GIVEN EXERCISE 1 = Convert the records below into a numbered list, from the line with "From the viewpoint" through the end of the records, leaving out blank lines.

DOCUMENT =
# # # # #

Workout Wednesday with pollstR

I frequent the FiveThirtyEight website. Nearly every day I am on there reading an article over lunch or just admiring the visualizations. One such visualizations I like looking at is their ‘How Popular/Unpopular is Donald Trump’ calculation page. As I was reading their methodology I came across some of the data behind it. This is where I read that some of the data comes from the Huffington Post Pollster which has a handy R client already built called pollstR. So today I am working on using the pollstR data to try and make a visualization similar to the one from FiveThirtyEight.



#packages
library(pollstR)
library(tidyverse)
library(hrbrthemes)

Now we can follow the pollstR documentation to grab the data.



slug <- "donald-trump-favorable-rating"
polls <- pollster_charts_polls(slug)[["content"]]
trendlines <- pollster_charts_trendlines(slug)[["content"]]
data <- gather(polls, response, value,Favorable, Unfavorable) %>%
  mutate(value = if_else(is.na(value), 0, value))

# # # # #

GIVEN EXERCISE 2 = In the pollstR post, what source does some of the data behind the Trump popularity page come from?

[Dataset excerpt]
# # # # #

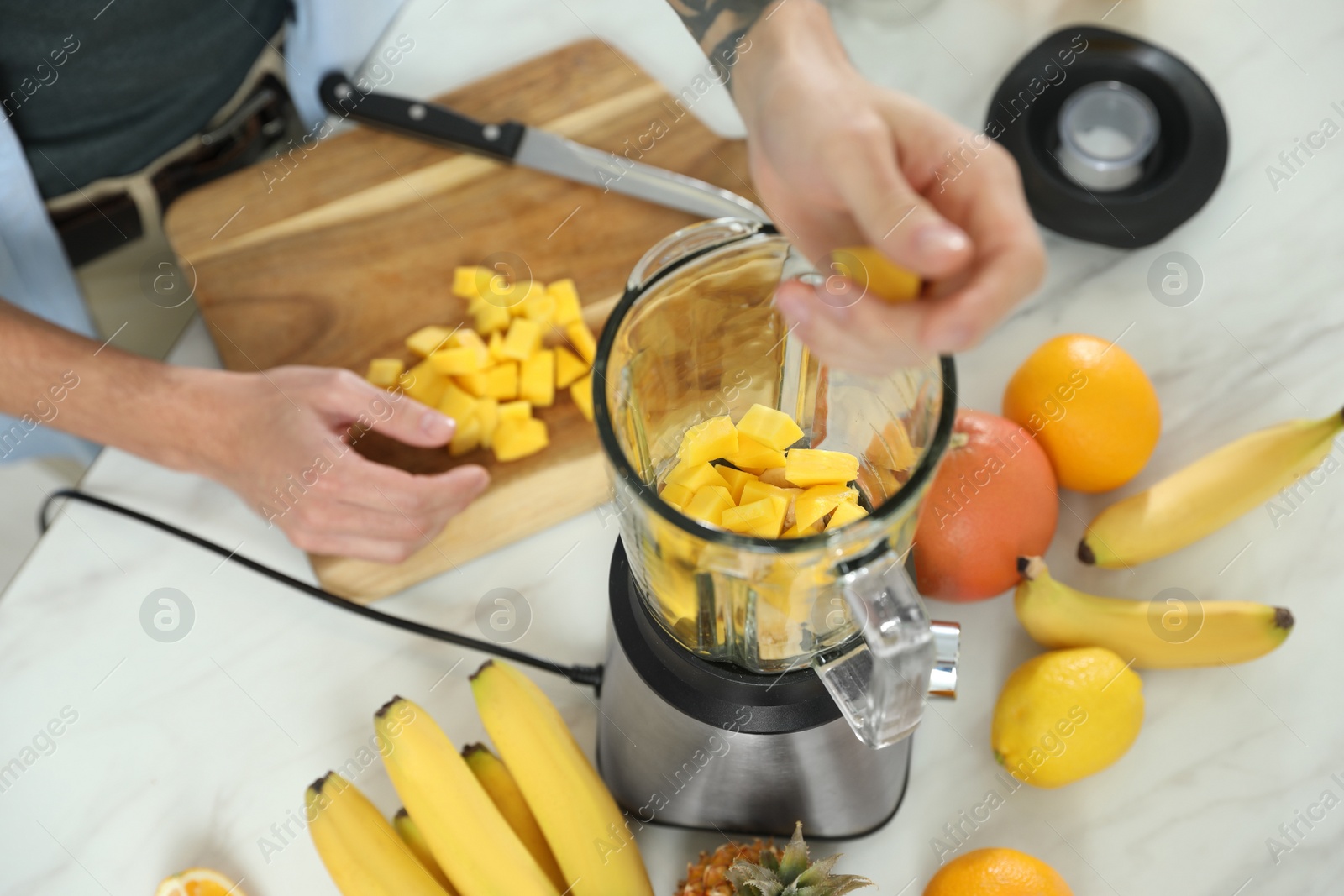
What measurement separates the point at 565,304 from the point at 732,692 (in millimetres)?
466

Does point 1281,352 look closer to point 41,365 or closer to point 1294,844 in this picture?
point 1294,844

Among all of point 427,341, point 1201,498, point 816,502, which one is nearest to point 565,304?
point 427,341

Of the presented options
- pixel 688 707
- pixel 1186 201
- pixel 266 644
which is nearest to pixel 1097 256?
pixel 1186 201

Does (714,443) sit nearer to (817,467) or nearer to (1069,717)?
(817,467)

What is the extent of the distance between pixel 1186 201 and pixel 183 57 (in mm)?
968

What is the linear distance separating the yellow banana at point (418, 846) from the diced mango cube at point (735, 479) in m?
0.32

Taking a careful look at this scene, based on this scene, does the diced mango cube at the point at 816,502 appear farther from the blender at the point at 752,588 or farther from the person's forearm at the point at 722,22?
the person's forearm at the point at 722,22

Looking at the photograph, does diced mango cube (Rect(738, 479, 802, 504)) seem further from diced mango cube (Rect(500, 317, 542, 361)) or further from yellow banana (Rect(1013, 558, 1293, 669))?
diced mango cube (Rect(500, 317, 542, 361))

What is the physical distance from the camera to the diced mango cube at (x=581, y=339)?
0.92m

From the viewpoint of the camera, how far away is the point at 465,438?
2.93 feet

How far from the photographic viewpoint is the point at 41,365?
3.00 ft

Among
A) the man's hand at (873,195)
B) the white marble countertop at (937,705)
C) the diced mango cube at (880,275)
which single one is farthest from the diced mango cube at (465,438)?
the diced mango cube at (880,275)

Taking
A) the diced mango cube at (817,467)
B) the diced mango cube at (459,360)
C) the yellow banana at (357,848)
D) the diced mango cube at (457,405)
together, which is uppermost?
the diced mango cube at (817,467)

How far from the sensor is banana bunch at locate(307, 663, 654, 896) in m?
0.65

# # # # #

TASK RESPONSE 1 =
1. From the viewpoint of the camera, how far away is the point at 465,438?
2. 2.93 feet
3. How far from the photographic viewpoint is the point at 41,365?
4. 3.00 ft
5. Among
6. A) the man's hand at (873,195)
7. B) the white marble countertop at (937,705)
8. C) the diced mango cube at (880,275)
9. which single one is farthest from the diced mango cube at (465,438)?
10. the diced mango cube at (880,275)
11. Taking
12. A) the diced mango cube at (817,467)
13. B) the diced mango cube at (459,360)
14. C) the yellow banana at (357,848)
15. D) the diced mango cube at (457,405)
16. together, which is uppermost?
17. the diced mango cube at (817,467)
18. How far from the sensor is banana bunch at locate(307, 663, 654, 896) in m?
19. 0.65

TASK RESPONSE 2 = The Huffington Post Pollster.